Don't even think of learning Lisp if you don't want to learn
emacs (or a variant) too. ;-) Ha, ha, only serious! You're missing
a big part of the whole reason for using Lisp if you don't use
emacs. SBCL is nice also because it includes the best
integration with SLIME (another package you must have)
and, thus, emacs. By the way, I prefer the xemacs branch
of the emacs family. I think you will too.
What I would recommend is that you first install Debian GNU/Linux
on a partition of your PC. A Debian disk costs about Rs. 200. You
might need a set of 3 disks. I can courier you a set of 3 for Rs. 100
(pay me when you come to Bangalore or buy my a couple espressos).
I believe Windows XP lets you partition an already-running system
and create a new partition. After you install Debian, most package
installation for Lisp development (I would say all installation of any
package that hasn't died of bit rot) is very easy (as long as you
are not behind a firewall or Internet proxy). Most mainstream
Lisp packages will install via
$ apt-get install package-name'
or (in a Lisp with ASDF installed)
(asdf:oos 'asdf:load-op :package-name)
If you do this:
(asdf:oos 'asdf:load-op :asdf-install)
then you can download and install many packages with a single
operation from standard places on the Web, using the form
(asdf-install:install :package-name)
Summary: with Debian and ASDF-INSTALL, most packages
only require a single line to download and install -- with no
DLL Hell or RPM Hell problems, i.e. there will be no
interdependency problems between packages like one
package requiring version X of FOO and another package
requiring version Y of FOO.
I used to have a set of 2 CDs just devoted to Lisp that I would
give people interested in Lisp, especially those who didn't have
broadband connections. But now a lot of the interesting stuff is
hopelessly out of date (after about 2 or 3 years). There is also
LispBox. I don't know if LispBox works on Windows yet, but I
would be interested to work on getting it to. (Google for lisp box
and look at about the first 4 hits.)
Do you have a good Internet connection? This stuff will be very
painful without it. I suffer with anywhere from about 2 kBps (at
work) to 55 kBps (at home). (b = bits; B = bytes.)
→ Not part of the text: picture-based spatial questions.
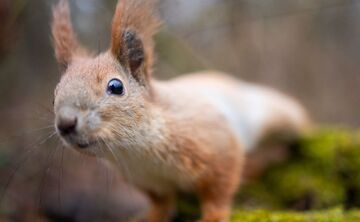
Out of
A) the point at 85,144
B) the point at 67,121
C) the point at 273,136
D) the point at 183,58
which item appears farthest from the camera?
the point at 183,58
If you want to try doing it on Windows, you can try a shortcut to find
tar files containing released versions of the packages ucw is dependent
on. I believe if you get the latest tar file for each package you'll be
all right. But for some packages you will probably still need svn, darcs,
or cvs. I'm not sure svn and darcs have been ported to cygwin, in
which case you'll have to install and set up a whole C toolchain for
Windows -- and all schedules go out the door! You can install
wget, tar, and xemacs (with emacs Lisp code) installed under cygwin
(www.cygwin.com). Cygwin will give you something of a
rudimentary programmers' workbench reminiscent of a full Linux
distribution. Try to use svn (subversion), darcs, or cvs instead of tar
whenever you can (and if they are available under cygwin).
Well, I've rambled because I don't have 2 hours to spend to
write down this stuff systematically. But I think it's all here.
I hope after seeing this daunting bunch of software you need
that you'll still go ahead.
Good luck!!!
Tom
On 5/6/06, Chaitanya Gupta <icehotcg@...
> wrote:
Hi all,
I am trying to install ucw on windows. Does it actually work on windows? I've downloaded the ucw-boxset but that file seems to be corrupt. Plain ucw-dev requires quite a few dependencies - do they all even work on win?. Any help? Am using emacs/slime/clisp.